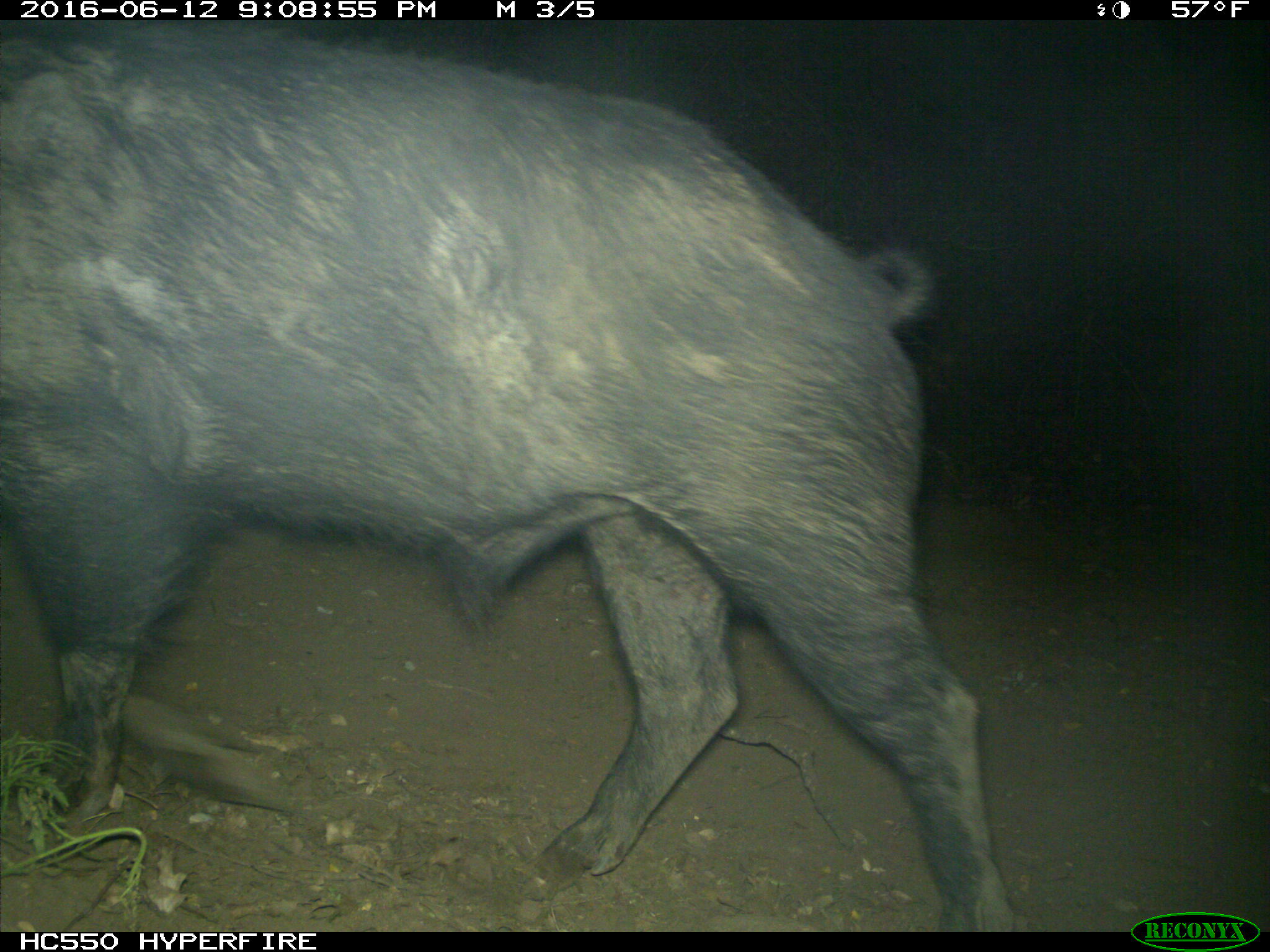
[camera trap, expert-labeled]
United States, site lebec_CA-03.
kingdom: Animalia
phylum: Chordata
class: Mammalia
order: Artiodactyla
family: Suidae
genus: Sus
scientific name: Sus scrofa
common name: wild boar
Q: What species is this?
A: Sus scrofa (wild boar).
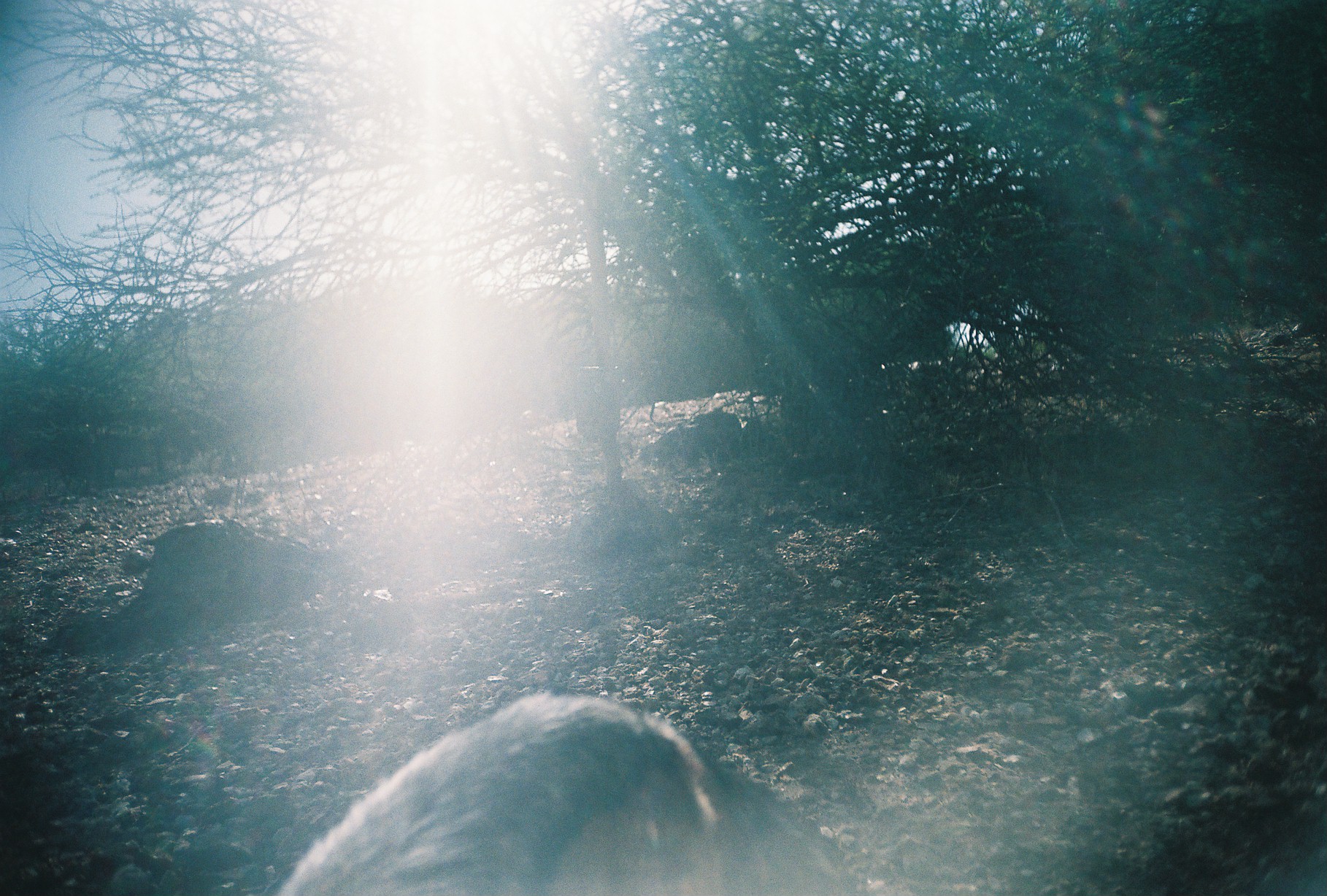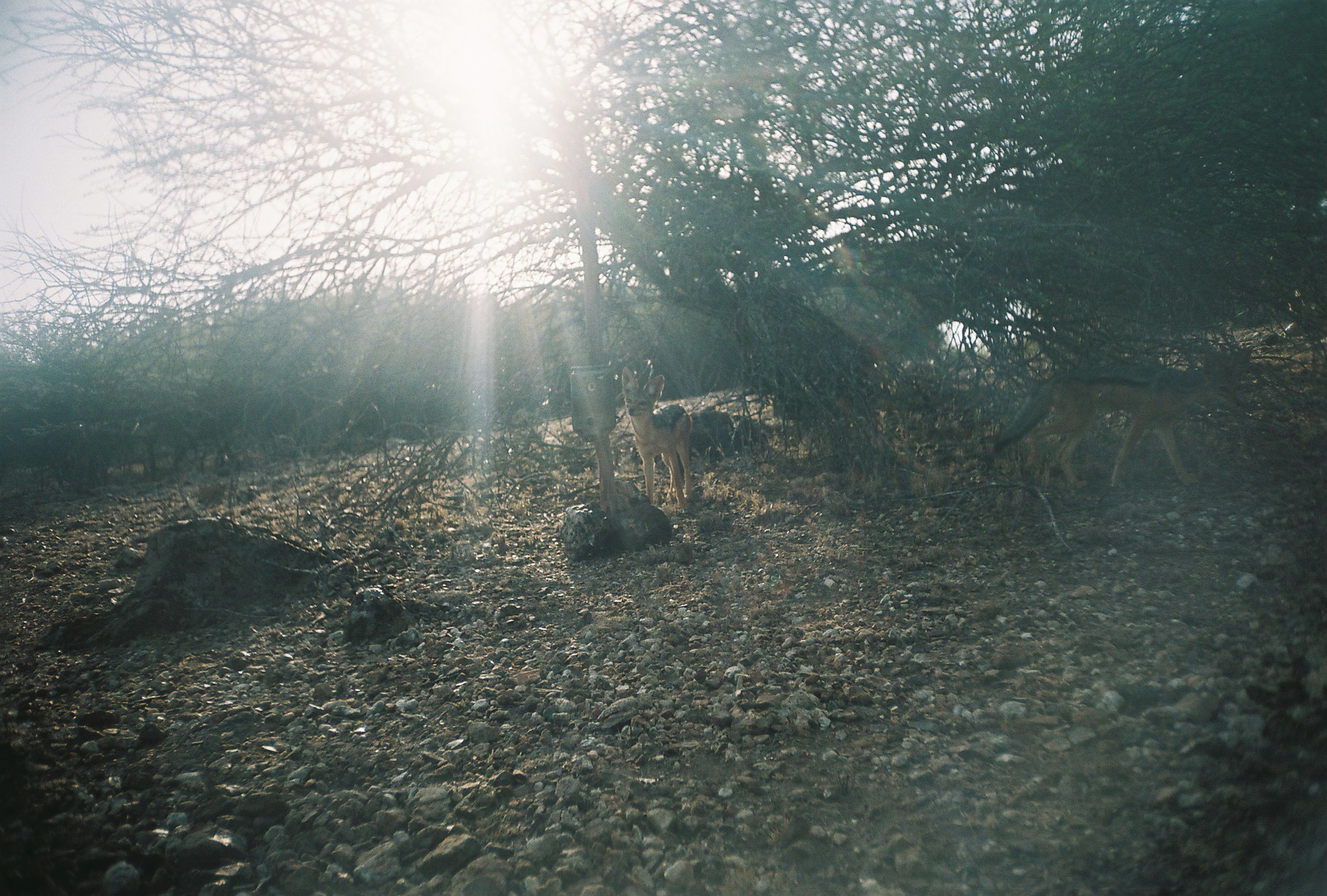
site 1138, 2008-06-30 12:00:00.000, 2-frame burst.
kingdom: Animalia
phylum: Chordata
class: Mammalia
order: Carnivora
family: Canidae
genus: Lupulella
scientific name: Lupulella mesomelas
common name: black-backed jackal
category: canis mesomelas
Canis mesomelas (black-backed jackal) (Lupulella mesomelas), count 1.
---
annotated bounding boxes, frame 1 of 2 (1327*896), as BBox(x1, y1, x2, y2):
canis mesomelas: BBox(277, 690, 853, 896)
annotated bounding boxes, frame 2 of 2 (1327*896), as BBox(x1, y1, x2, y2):
canis mesomelas: BBox(993, 343, 1247, 490); BBox(621, 366, 693, 510)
========
> Aim of the task
Exact copies are needed of the line with "family: Canidae" and each line after it through the end of the material above.

> Exercise response
family: Canidae
genus: Lupulella
scientific name: Lupulella mesomelas
common name: black-backed jackal
category: canis mesomelas
Canis mesomelas (black-backed jackal) (Lupulella mesomelas), count 1.
---
annotated bounding boxes, frame 1 of 2 (1327*896), as BBox(x1, y1, x2, y2):
canis mesomelas: BBox(277, 690, 853, 896)
annotated bounding boxes, frame 2 of 2 (1327*896), as BBox(x1, y1, x2, y2):
canis mesomelas: BBox(993, 343, 1247, 490); BBox(621, 366, 693, 510)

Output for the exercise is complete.